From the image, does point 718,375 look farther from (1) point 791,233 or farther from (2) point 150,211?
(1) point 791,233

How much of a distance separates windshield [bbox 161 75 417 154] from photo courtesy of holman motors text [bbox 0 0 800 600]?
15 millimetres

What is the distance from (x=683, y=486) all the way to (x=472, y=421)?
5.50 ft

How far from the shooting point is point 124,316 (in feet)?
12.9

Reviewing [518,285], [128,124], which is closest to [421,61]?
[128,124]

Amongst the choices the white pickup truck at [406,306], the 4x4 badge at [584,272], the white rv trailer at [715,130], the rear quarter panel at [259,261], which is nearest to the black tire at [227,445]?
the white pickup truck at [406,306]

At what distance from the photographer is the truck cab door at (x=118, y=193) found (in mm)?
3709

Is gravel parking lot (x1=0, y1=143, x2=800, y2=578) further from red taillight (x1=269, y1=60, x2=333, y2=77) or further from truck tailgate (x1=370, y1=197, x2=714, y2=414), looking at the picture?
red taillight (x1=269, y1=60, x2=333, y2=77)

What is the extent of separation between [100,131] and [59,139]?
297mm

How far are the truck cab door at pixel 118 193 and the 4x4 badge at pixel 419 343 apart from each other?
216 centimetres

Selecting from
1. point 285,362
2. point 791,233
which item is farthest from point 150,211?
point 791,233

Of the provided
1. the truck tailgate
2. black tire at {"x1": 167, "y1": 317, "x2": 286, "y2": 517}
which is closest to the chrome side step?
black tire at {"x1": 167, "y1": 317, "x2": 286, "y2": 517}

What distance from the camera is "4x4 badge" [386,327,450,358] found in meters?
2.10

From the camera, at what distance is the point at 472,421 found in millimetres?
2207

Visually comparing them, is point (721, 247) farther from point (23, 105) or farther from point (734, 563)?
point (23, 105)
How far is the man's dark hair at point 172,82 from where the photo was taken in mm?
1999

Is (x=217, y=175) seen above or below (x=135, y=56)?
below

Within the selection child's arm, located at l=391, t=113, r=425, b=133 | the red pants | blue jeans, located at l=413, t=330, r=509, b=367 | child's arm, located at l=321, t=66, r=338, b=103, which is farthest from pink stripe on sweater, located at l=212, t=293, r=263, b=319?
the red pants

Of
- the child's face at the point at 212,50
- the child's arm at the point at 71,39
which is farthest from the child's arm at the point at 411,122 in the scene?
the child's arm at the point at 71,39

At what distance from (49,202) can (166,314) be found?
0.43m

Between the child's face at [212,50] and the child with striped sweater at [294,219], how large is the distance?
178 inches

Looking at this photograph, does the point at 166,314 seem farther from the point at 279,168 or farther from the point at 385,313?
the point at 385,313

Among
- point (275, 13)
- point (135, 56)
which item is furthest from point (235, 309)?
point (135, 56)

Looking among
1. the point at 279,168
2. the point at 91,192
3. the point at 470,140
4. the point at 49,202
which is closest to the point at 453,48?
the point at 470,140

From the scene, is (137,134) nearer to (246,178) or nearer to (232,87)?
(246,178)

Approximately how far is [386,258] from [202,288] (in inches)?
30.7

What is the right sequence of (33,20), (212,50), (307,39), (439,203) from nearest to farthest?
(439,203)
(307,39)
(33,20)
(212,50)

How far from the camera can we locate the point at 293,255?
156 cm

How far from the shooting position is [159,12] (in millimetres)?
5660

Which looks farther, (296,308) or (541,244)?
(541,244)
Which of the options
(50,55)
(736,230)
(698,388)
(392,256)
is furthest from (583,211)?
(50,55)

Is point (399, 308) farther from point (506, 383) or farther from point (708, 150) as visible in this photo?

Письменное задание:
Отредактируйте материал выше: замените «camera» на «lens» и приведите его целиком, больше ничего не меняя.

Ответ к заданию:
From the image, does point 718,375 look farther from (1) point 791,233 or farther from (2) point 150,211?
(1) point 791,233

How much of a distance separates windshield [bbox 161 75 417 154] from photo courtesy of holman motors text [bbox 0 0 800 600]?
15 millimetres

What is the distance from (x=683, y=486) all the way to (x=472, y=421)?
5.50 ft

How far from the shooting point is point 124,316 (in feet)?
12.9

Reviewing [518,285], [128,124], which is closest to [421,61]?
[128,124]

Amongst the choices the white pickup truck at [406,306], the 4x4 badge at [584,272], the white rv trailer at [715,130], the rear quarter panel at [259,261], which is nearest to the black tire at [227,445]?
the white pickup truck at [406,306]

At what distance from the photographer is the truck cab door at (x=118, y=193) found (in mm)?
3709

Is gravel parking lot (x1=0, y1=143, x2=800, y2=578) further from red taillight (x1=269, y1=60, x2=333, y2=77) or further from truck tailgate (x1=370, y1=197, x2=714, y2=414), looking at the picture?
red taillight (x1=269, y1=60, x2=333, y2=77)

What is the extent of separation between [100,131] and [59,139]?
297mm

How far are the truck cab door at pixel 118 193 and the 4x4 badge at pixel 419 343 apart from each other?
216 centimetres

Selecting from
1. point 285,362
2. point 791,233
which item is farthest from point 150,211?
point 791,233

Of the provided
1. the truck tailgate
2. black tire at {"x1": 167, "y1": 317, "x2": 286, "y2": 517}
which is closest to the chrome side step?
black tire at {"x1": 167, "y1": 317, "x2": 286, "y2": 517}

What distance from the lens is "4x4 badge" [386,327,450,358] found in meters?
2.10

From the lens, at what distance is the point at 472,421 found in millimetres?
2207

Visually comparing them, is point (721, 247) farther from point (23, 105) or farther from point (734, 563)?
point (23, 105)
How far is the man's dark hair at point 172,82 from where the photo was taken in mm?
1999

Is (x=217, y=175) seen above or below (x=135, y=56)?
below

Within the selection child's arm, located at l=391, t=113, r=425, b=133 | the red pants | blue jeans, located at l=413, t=330, r=509, b=367 | child's arm, located at l=321, t=66, r=338, b=103, which is farthest from pink stripe on sweater, located at l=212, t=293, r=263, b=319?
the red pants

Of
- the child's face at the point at 212,50
- the child's arm at the point at 71,39
which is farthest from the child's arm at the point at 411,122 in the scene?
the child's arm at the point at 71,39

At what distance from (49,202) can (166,314) be found?
0.43m

Between the child's face at [212,50] and the child with striped sweater at [294,219], how large is the distance?
178 inches

Looking at this photograph, does the point at 166,314 seem farther from the point at 279,168 or farther from the point at 385,313?
the point at 385,313

Among
- point (275, 13)
- point (135, 56)
which item is furthest from point (235, 309)?
point (135, 56)

Looking among
1. the point at 279,168
2. the point at 91,192
3. the point at 470,140
4. the point at 49,202
which is closest to the point at 453,48?
the point at 470,140

From the scene, is (137,134) nearer to (246,178) or nearer to (232,87)?
(246,178)

Approximately how far is [386,258] from [202,288] (in inches)?
30.7

What is the right sequence of (33,20), (212,50), (307,39), (439,203) from nearest to farthest?
(439,203)
(307,39)
(33,20)
(212,50)

How far from the lens can we locate the point at 293,255?
156 cm

How far from the shooting position is [159,12] (in millimetres)?
5660

Which looks farther, (296,308) or (541,244)?
(541,244)
Which of the options
(50,55)
(736,230)
(698,388)
(392,256)
is furthest from (583,211)?
(50,55)

Is point (399, 308) farther from point (506, 383) or farther from point (708, 150) as visible in this photo?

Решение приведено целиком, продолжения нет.